George Martin's comedy roots | From the Goons to Beyond The Fringe... © David Train / Creative Commons

George Martin's comedy roots

From the Goons to Beyond The Fringe...

Beatles producer George Martin, who has died at the age of 90, started his career producing records with comedians.

He famously worked with Peter Sellers on two of his hit albums, and became a firm friend of Spike Milligan, becoming best man at his second marriage to Patricia.

He also worked with Bernard Cribbins, Charlie Drake, Terry Scott, Bruce Forsyth, Michael Bentine, and Bill Oddie, among others, with one of his most enduring releases being the Michael Flanders and Donald Swann album At The Drop Of A Hat.

However his biggest breakthrough as a producer came with Beyond the Fringe , the cast album of Peter Cook, Dudley Moore, Alan Bennett and Jonathan Miller's breakthrough stage hit.

As his Beatles career is rightly celebrated, here are some of his comedy landmarks:

Peter Ustinov: Mock Mozart

This bizarre record was first hit for the Parlophone in 1952. Martin was working as an assistant to label boss Oscar Preuss, who released it only to give his protege a chance.

Spike Milligan: Bridge On The River Wye

This parody of the 1957 film The Bridge on the River Kwai featured Spike Milligan, Peter Sellers, Jonathan Miller and Peter Cook. It was intended to have the same name as the movie, but the distributors threatened legal action so Martin painstakingly edited out the 'K' every time the word 'Kwai' was spoken. The record jacket advises: 'For best results, play this record in a circular fashion'.

The Best Of Sellers

The first of two big hits, this 10in LP was followed by Songs for Swinging Sellers, the title parodying Frank Sinatra's LP Songs for Swinging Lovers.

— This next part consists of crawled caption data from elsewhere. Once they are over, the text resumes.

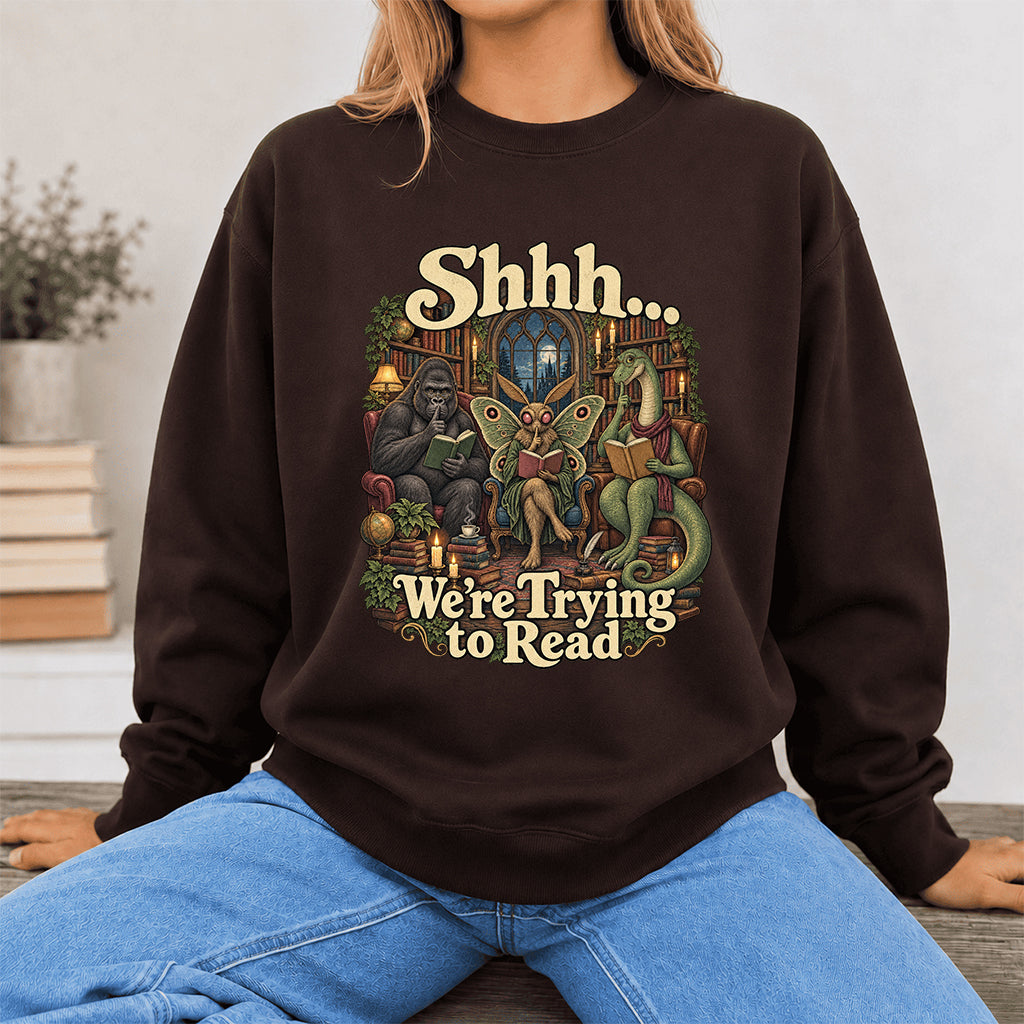 Shh... We Trying To Read Crewneck Sweatshirt | Reader Gift Dark Chocolate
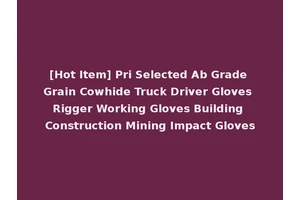 [Hot Item] Pri Selected Ab Grade Grain Cowhide Truck Driver Gloves Rigger Working Gloves Building Construction Mining Impact Gloves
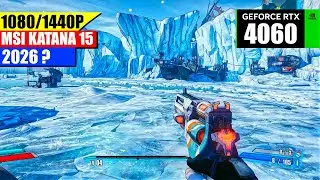 RTX 4060 Laptop Performance Test | Borderlands 4 on MSI Katana i7 (1080p)
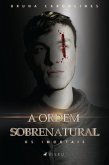A ordem sobrenatural (eBook, ePUB)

Flanders And Swann: At The Drop Of A Hat,

Recorded at the Fortune Theatre, a fringe venue in London and released in 1960, this musical revue would be a strong seller for more than 25 years. It includes the Hippopotamus song (Mud, Mud, Glorious Mud) followed by a musical rendition of the Lord Chamberlain's regulations, which were still in force at the time, dictating what theatrical performances could say or do.

Bernard Cribbins: The Hole in the Ground and Right Said Fred

Two songs released in 1962. The Hole in the Ground got to No 9 in the charts, and Noël Coward even chose it as one of his Desert Island Discs saying he 'would never get sick of' the track 'because I could translate it into French as I walked up and down on the beach'. Right Said Fred got to No 10.

Charlie Drake: My Boomerang Won't Come Back

Another surprise novelty hit, despite its dodgy lyrics. An Aboriginal meeting is described as a 'pow-wow', more normally associated withNative Americans, while their chanting sounds more African than aboriginal. And the BBC insisted the line: 'I've waved the thing all over the place/practiced till I was black in the face' was changed before they would air it. But Martin proved a whizz in the studio, using recording techniques to approximate the sound of Aborigine instruments... cos, you know, why bother with the real thing?

Beyond the Fringe

The show that changed comedy; and George Martin was there recording it... right before he went on to change music, too.